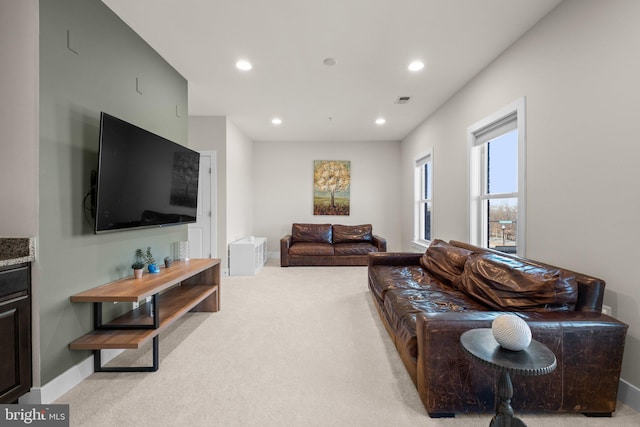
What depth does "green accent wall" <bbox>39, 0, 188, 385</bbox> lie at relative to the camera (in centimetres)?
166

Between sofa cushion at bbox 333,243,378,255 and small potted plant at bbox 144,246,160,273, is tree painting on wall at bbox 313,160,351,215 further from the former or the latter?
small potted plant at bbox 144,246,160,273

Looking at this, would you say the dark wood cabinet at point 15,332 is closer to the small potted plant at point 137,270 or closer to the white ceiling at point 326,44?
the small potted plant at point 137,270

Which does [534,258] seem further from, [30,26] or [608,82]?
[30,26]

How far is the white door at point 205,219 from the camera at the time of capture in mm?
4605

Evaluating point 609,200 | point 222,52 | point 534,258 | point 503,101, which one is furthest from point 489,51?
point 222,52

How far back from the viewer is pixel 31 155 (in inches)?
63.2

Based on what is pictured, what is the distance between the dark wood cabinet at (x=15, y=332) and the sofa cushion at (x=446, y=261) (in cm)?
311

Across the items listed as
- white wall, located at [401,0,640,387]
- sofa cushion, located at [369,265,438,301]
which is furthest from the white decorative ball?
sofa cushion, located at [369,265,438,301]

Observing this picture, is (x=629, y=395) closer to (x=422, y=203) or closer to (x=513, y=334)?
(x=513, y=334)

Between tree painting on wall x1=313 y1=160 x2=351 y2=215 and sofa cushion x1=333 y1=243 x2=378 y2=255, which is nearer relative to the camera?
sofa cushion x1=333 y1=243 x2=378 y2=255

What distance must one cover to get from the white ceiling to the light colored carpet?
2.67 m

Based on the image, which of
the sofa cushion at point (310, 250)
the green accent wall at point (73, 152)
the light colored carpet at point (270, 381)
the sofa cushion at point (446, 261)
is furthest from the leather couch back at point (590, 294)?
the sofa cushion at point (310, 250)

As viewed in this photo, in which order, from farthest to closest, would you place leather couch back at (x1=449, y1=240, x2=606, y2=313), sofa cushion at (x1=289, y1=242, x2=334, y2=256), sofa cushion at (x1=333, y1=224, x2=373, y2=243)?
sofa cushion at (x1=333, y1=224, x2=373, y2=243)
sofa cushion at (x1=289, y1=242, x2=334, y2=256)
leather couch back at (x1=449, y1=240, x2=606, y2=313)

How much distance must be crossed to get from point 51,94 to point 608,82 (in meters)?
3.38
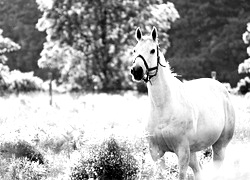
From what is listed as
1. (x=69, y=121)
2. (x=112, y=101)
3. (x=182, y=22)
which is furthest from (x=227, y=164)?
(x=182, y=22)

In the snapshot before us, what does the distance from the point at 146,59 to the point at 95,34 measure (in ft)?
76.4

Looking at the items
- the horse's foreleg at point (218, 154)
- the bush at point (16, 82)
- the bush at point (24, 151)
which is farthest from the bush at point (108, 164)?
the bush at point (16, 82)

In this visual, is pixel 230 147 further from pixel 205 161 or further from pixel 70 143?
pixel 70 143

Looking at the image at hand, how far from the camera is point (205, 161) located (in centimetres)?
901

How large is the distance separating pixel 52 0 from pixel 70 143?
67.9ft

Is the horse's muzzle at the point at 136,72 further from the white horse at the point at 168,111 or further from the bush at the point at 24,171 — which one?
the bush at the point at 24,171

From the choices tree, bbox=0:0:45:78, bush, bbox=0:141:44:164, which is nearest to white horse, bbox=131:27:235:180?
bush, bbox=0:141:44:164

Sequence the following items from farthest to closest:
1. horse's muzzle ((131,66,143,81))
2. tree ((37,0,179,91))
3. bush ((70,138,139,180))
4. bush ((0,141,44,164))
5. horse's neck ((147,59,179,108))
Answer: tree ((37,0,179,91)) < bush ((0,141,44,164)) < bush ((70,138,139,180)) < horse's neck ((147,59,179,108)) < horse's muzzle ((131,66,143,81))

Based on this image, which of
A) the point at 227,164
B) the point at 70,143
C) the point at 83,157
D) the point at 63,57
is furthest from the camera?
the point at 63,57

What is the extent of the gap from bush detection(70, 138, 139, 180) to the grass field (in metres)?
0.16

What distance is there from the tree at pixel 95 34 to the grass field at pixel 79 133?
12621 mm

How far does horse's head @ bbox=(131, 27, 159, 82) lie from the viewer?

• SHORT EXERCISE: Copy out all of the data above word for word, leaving out the pictures.

• SOLVED EXERCISE:
What depth does "green accent wall" <bbox>39, 0, 188, 385</bbox> lie at relative to the camera (in centimetres)?
166

Between sofa cushion at bbox 333,243,378,255 and small potted plant at bbox 144,246,160,273, is tree painting on wall at bbox 313,160,351,215 further from the former or the latter?
small potted plant at bbox 144,246,160,273

Looking at this, would you say the dark wood cabinet at point 15,332 is closer to the small potted plant at point 137,270 or closer to the white ceiling at point 326,44?
the small potted plant at point 137,270

Which does [534,258] seem further from, [30,26] or [608,82]?
[30,26]

How far is the white door at point 205,219 from the camera at the time of capture in mm?
4605

Evaluating point 609,200 | point 222,52 | point 534,258 | point 503,101, which one is furthest from point 489,51?
point 222,52

How far back from the viewer is pixel 31 155 (in inches)?
63.2

Based on what is pictured, what is the distance between the dark wood cabinet at (x=15, y=332) and the sofa cushion at (x=446, y=261) (in cm)?
311

Across the items listed as
- white wall, located at [401,0,640,387]
- sofa cushion, located at [369,265,438,301]
which is furthest from the white decorative ball?
sofa cushion, located at [369,265,438,301]

Observing this picture, is (x=629, y=395) closer to (x=422, y=203) or closer to (x=513, y=334)?
(x=513, y=334)

Between tree painting on wall x1=313 y1=160 x2=351 y2=215 and sofa cushion x1=333 y1=243 x2=378 y2=255, which is nearer relative to the camera?
sofa cushion x1=333 y1=243 x2=378 y2=255

What distance must one cover to get from the white ceiling to the light colored carpet?
2.67 m

Based on the image, which of
the sofa cushion at point (310, 250)
the green accent wall at point (73, 152)
the light colored carpet at point (270, 381)
the sofa cushion at point (446, 261)
is furthest from the leather couch back at point (590, 294)?
the sofa cushion at point (310, 250)

As viewed in this photo, in which order, from farthest to closest, would you place leather couch back at (x1=449, y1=240, x2=606, y2=313), sofa cushion at (x1=289, y1=242, x2=334, y2=256), sofa cushion at (x1=333, y1=224, x2=373, y2=243)?
sofa cushion at (x1=333, y1=224, x2=373, y2=243)
sofa cushion at (x1=289, y1=242, x2=334, y2=256)
leather couch back at (x1=449, y1=240, x2=606, y2=313)

How much distance must be crossed to get from point 51,94 to point 608,82 (in meters)?
3.38
From what is listed as
1. (x=69, y=121)
2. (x=112, y=101)
3. (x=182, y=22)
which is furthest from (x=227, y=164)?
(x=182, y=22)

In the snapshot before us, what does the distance from the point at 146,59 to the point at 95,34 measure (in ft)?
76.4

Looking at the items
- the horse's foreleg at point (218, 154)
- the bush at point (16, 82)
- the bush at point (24, 151)
which is farthest from the bush at point (108, 164)?
the bush at point (16, 82)

In this visual, is pixel 230 147 further from pixel 205 161 or further from pixel 70 143?
pixel 70 143

Looking at the image at hand, how far from the camera is point (205, 161) located (in centimetres)?
901

How large is the distance separating pixel 52 0 from pixel 70 143?
67.9ft

Is the horse's muzzle at the point at 136,72 further from the white horse at the point at 168,111 or further from the bush at the point at 24,171 — which one?
the bush at the point at 24,171

From the choices tree, bbox=0:0:45:78, bush, bbox=0:141:44:164, which is nearest to white horse, bbox=131:27:235:180?
bush, bbox=0:141:44:164

Sequence the following items from farthest to closest:
1. horse's muzzle ((131,66,143,81))
2. tree ((37,0,179,91))
3. bush ((70,138,139,180))
4. bush ((0,141,44,164))
5. horse's neck ((147,59,179,108))
Answer: tree ((37,0,179,91)) < bush ((0,141,44,164)) < bush ((70,138,139,180)) < horse's neck ((147,59,179,108)) < horse's muzzle ((131,66,143,81))

Based on this image, which of
A) the point at 227,164
B) the point at 70,143
C) the point at 83,157
D) the point at 63,57
is furthest from the camera?
the point at 63,57

What is the extent of the gap from bush detection(70, 138, 139, 180) to the grass field (in metres)?
0.16

What distance is there from the tree at pixel 95 34 to the grass field at pixel 79 133?
12621 mm

How far does horse's head @ bbox=(131, 27, 159, 82) lie from the viewer?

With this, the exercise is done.